We’ve got iPads, food mixers that toast, roast and bake. Vacuum cleaners that perambulate rooms when you’re not at home, returning to their stations automatically when they’re running out of charge. We got a lipstick that’s a mascara and toothpaste too and to polish it all off, some bright spark has developed a pair of specs which lets you see the internet as you’re driving. And I think it’s great, all of it, love it, bring it all on, more and more again.

I love innovation and I can’t get enough of it. Then again I’m an unusual cove who loves change; but I digress. Have you every considered who comes up with these great advances? The conceptualisers, the thinkers, the Steve Jobs of the world. Most are well rewarded by consumers who swarm the stores to buy the manifestation of their ideas like seagulls around a sandwich.

But concepts cost money, although you wouldn’t think so if you worked in the world of advertising. Concepts are for thinkers and thinking generally is considered a luxury none of us can afford. I’ve had one or two clients tell me, “We don’t pay you to think” and at that very moment I can believe them, because they’re not engaged in the practice either.

It may not seem obvious but building an advertising concept isn’t a mindless, drug induced process, though I am told in some countries the salt shaker gets raided around 3pm on the late shift. I can however assure you that at Jack in the box it’s not that easy. We are engaged to do as much thinking as we can, devising concepts which beautifully project the client, while entertaining and informing the consumer.
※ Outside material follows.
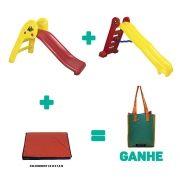 Kit Playground Infantil Premium + Brinde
It has to be worked on, laboured and what the client doesn’t see is the concepts which never hit the art desk; the ones that fill the waste paper basket and have the delete button running hot.

So next time you see a great advertisement or even a good one, remember that it all began as a thinly veiled concept, fertilised by thought, watered and tested until it was shaped into the visual persuader that makes you turn to the wife and say, “Good Ad!” And while you’re at it, remember it all happened because someone engaged in that politically unpopular, luxurious, time honoured exercise called ‘thinking’. We believe it pays to think.